:: Records provided ::

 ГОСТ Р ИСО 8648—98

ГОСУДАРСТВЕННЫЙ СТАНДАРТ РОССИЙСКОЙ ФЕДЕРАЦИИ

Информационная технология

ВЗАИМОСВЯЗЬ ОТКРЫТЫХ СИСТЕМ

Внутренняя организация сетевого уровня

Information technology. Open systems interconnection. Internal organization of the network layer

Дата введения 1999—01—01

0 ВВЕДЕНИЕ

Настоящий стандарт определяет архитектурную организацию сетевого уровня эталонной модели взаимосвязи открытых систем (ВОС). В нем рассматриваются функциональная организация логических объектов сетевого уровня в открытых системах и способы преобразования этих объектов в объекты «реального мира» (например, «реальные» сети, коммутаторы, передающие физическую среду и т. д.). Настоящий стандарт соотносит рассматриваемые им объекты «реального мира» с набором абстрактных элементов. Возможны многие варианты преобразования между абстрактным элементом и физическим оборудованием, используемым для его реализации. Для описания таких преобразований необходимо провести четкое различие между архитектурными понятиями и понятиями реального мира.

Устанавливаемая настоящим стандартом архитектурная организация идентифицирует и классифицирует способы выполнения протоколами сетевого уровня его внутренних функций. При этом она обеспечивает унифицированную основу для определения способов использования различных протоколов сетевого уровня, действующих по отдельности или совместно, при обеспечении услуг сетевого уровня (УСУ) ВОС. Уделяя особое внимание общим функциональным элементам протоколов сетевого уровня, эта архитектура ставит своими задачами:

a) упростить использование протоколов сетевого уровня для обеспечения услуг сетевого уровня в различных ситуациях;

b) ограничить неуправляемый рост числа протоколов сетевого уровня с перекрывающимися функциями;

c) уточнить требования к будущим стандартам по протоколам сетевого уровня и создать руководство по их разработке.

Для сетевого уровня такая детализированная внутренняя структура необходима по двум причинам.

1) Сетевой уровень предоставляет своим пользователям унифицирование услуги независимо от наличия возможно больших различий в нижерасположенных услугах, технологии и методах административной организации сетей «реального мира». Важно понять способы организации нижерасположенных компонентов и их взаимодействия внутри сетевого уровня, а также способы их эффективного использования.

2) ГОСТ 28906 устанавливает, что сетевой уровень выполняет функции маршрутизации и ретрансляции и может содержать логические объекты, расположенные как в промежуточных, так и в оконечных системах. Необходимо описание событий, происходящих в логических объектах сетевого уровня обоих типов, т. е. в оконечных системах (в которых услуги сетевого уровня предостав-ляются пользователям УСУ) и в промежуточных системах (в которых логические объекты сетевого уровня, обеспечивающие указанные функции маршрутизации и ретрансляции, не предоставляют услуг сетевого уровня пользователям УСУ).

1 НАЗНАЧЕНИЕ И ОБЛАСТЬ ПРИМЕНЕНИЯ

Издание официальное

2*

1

:::

Your task: Restate the material above exactly, leaving nothing out.

Worked solution:
 ГОСТ Р ИСО 8648—98

ГОСУДАРСТВЕННЫЙ СТАНДАРТ РОССИЙСКОЙ ФЕДЕРАЦИИ

Информационная технология

ВЗАИМОСВЯЗЬ ОТКРЫТЫХ СИСТЕМ

Внутренняя организация сетевого уровня

Information technology. Open systems interconnection. Internal organization of the network layer

Дата введения 1999—01—01

0 ВВЕДЕНИЕ

Настоящий стандарт определяет архитектурную организацию сетевого уровня эталонной модели взаимосвязи открытых систем (ВОС). В нем рассматриваются функциональная организация логических объектов сетевого уровня в открытых системах и способы преобразования этих объектов в объекты «реального мира» (например, «реальные» сети, коммутаторы, передающие физическую среду и т. д.). Настоящий стандарт соотносит рассматриваемые им объекты «реального мира» с набором абстрактных элементов. Возможны многие варианты преобразования между абстрактным элементом и физическим оборудованием, используемым для его реализации. Для описания таких преобразований необходимо провести четкое различие между архитектурными понятиями и понятиями реального мира.

Устанавливаемая настоящим стандартом архитектурная организация идентифицирует и классифицирует способы выполнения протоколами сетевого уровня его внутренних функций. При этом она обеспечивает унифицированную основу для определения способов использования различных протоколов сетевого уровня, действующих по отдельности или совместно, при обеспечении услуг сетевого уровня (УСУ) ВОС. Уделяя особое внимание общим функциональным элементам протоколов сетевого уровня, эта архитектура ставит своими задачами:

a) упростить использование протоколов сетевого уровня для обеспечения услуг сетевого уровня в различных ситуациях;

b) ограничить неуправляемый рост числа протоколов сетевого уровня с перекрывающимися функциями;

c) уточнить требования к будущим стандартам по протоколам сетевого уровня и создать руководство по их разработке.

Для сетевого уровня такая детализированная внутренняя структура необходима по двум причинам.

1) Сетевой уровень предоставляет своим пользователям унифицирование услуги независимо от наличия возможно больших различий в нижерасположенных услугах, технологии и методах административной организации сетей «реального мира». Важно понять способы организации нижерасположенных компонентов и их взаимодействия внутри сетевого уровня, а также способы их эффективного использования.

2) ГОСТ 28906 устанавливает, что сетевой уровень выполняет функции маршрутизации и ретрансляции и может содержать логические объекты, расположенные как в промежуточных, так и в оконечных системах. Необходимо описание событий, происходящих в логических объектах сетевого уровня обоих типов, т. е. в оконечных системах (в которых услуги сетевого уровня предостав-ляются пользователям УСУ) и в промежуточных системах (в которых логические объекты сетевого уровня, обеспечивающие указанные функции маршрутизации и ретрансляции, не предоставляют услуг сетевого уровня пользователям УСУ).

1 НАЗНАЧЕНИЕ И ОБЛАСТЬ ПРИМЕНЕНИЯ

Издание официальное

2*

1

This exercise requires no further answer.